» **Work to be completed**: Write the records out again, precisely as they stand.

Top of Data for this exercise

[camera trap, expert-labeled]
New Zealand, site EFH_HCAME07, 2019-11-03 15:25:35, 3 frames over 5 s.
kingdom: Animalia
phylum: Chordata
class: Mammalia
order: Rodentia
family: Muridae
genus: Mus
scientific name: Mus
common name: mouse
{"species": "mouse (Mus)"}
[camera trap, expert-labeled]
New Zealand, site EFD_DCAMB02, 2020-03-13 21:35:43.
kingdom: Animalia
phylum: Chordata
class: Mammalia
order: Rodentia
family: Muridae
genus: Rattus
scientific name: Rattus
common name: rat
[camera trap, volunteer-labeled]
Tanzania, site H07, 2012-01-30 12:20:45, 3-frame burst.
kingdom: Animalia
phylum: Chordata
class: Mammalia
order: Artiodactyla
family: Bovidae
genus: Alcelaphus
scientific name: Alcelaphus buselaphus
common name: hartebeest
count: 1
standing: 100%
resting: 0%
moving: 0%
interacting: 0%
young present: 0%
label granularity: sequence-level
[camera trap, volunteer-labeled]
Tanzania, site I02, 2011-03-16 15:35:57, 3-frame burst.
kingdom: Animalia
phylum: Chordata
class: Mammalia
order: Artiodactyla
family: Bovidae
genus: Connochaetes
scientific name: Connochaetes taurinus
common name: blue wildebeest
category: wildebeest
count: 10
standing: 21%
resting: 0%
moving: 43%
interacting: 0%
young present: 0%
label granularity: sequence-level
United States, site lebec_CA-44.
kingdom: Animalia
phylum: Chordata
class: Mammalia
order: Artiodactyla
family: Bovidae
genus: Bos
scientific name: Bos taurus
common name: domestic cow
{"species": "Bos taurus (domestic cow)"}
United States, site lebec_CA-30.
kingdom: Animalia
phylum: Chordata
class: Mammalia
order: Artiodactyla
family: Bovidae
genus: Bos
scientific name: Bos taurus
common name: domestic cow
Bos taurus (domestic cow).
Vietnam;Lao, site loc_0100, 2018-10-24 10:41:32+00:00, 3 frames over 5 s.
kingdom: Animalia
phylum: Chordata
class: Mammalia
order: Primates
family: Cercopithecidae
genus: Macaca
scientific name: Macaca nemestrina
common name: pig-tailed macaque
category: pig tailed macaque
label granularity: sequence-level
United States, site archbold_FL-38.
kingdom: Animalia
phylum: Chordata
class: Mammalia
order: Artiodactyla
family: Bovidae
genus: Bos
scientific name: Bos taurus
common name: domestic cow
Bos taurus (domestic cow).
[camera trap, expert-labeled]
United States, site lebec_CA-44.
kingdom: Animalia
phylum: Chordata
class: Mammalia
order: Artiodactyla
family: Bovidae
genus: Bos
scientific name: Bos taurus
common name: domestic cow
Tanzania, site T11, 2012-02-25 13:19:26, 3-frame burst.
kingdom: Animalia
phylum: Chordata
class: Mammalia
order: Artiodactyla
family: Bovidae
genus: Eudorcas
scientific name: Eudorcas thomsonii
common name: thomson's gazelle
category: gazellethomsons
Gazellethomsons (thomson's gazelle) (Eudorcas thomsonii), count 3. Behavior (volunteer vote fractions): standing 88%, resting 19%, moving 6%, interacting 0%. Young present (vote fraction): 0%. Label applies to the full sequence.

Bottom of Data for this exercise

» **Output of the task**:
[camera trap, expert-labeled]
New Zealand, site EFH_HCAME07, 2019-11-03 15:25:35, 3 frames over 5 s.
kingdom: Animalia
phylum: Chordata
class: Mammalia
order: Rodentia
family: Muridae
genus: Mus
scientific name: Mus
common name: mouse
{"species": "mouse (Mus)"}
[camera trap, expert-labeled]
New Zealand, site EFD_DCAMB02, 2020-03-13 21:35:43.
kingdom: Animalia
phylum: Chordata
class: Mammalia
order: Rodentia
family: Muridae
genus: Rattus
scientific name: Rattus
common name: rat
[camera trap, volunteer-labeled]
Tanzania, site H07, 2012-01-30 12:20:45, 3-frame burst.
kingdom: Animalia
phylum: Chordata
class: Mammalia
order: Artiodactyla
family: Bovidae
genus: Alcelaphus
scientific name: Alcelaphus buselaphus
common name: hartebeest
count: 1
standing: 100%
resting: 0%
moving: 0%
interacting: 0%
young present: 0%
label granularity: sequence-level
[camera trap, volunteer-labeled]
Tanzania, site I02, 2011-03-16 15:35:57, 3-frame burst.
kingdom: Animalia
phylum: Chordata
class: Mammalia
order: Artiodactyla
family: Bovidae
genus: Connochaetes
scientific name: Connochaetes taurinus
common name: blue wildebeest
category: wildebeest
count: 10
standing: 21%
resting: 0%
moving: 43%
interacting: 0%
young present: 0%
label granularity: sequence-level
United States, site lebec_CA-44.
kingdom: Animalia
phylum: Chordata
class: Mammalia
order: Artiodactyla
family: Bovidae
genus: Bos
scientific name: Bos taurus
common name: domestic cow
{"species": "Bos taurus (domestic cow)"}
United States, site lebec_CA-30.
kingdom: Animalia
phylum: Chordata
class: Mammalia
order: Artiodactyla
family: Bovidae
genus: Bos
scientific name: Bos taurus
common name: domestic cow
Bos taurus (domestic cow).
Vietnam;Lao, site loc_0100, 2018-10-24 10:41:32+00:00, 3 frames over 5 s.
kingdom: Animalia
phylum: Chordata
class: Mammalia
order: Primates
family: Cercopithecidae
genus: Macaca
scientific name: Macaca nemestrina
common name: pig-tailed macaque
category: pig tailed macaque
label granularity: sequence-level
United States, site archbold_FL-38.
kingdom: Animalia
phylum: Chordata
class: Mammalia
order: Artiodactyla
family: Bovidae
genus: Bos
scientific name: Bos taurus
common name: domestic cow
Bos taurus (domestic cow).
[camera trap, expert-labeled]
United States, site lebec_CA-44.
kingdom: Animalia
phylum: Chordata
class: Mammalia
order: Artiodactyla
family: Bovidae
genus: Bos
scientific name: Bos taurus
common name: domestic cow
Tanzania, site T11, 2012-02-25 13:19:26, 3-frame burst.
kingdom: Animalia
phylum: Chordata
class: Mammalia
order: Artiodactyla
family: Bovidae
genus: Eudorcas
scientific name: Eudorcas thomsonii
common name: thomson's gazelle
category: gazellethomsons
Gazellethomsons (thomson's gazelle) (Eudorcas thomsonii), count 3. Behavior (volunteer vote fractions): standing 88%, resting 19%, moving 6%, interacting 0%. Young present (vote fraction): 0%. Label applies to the full sequence.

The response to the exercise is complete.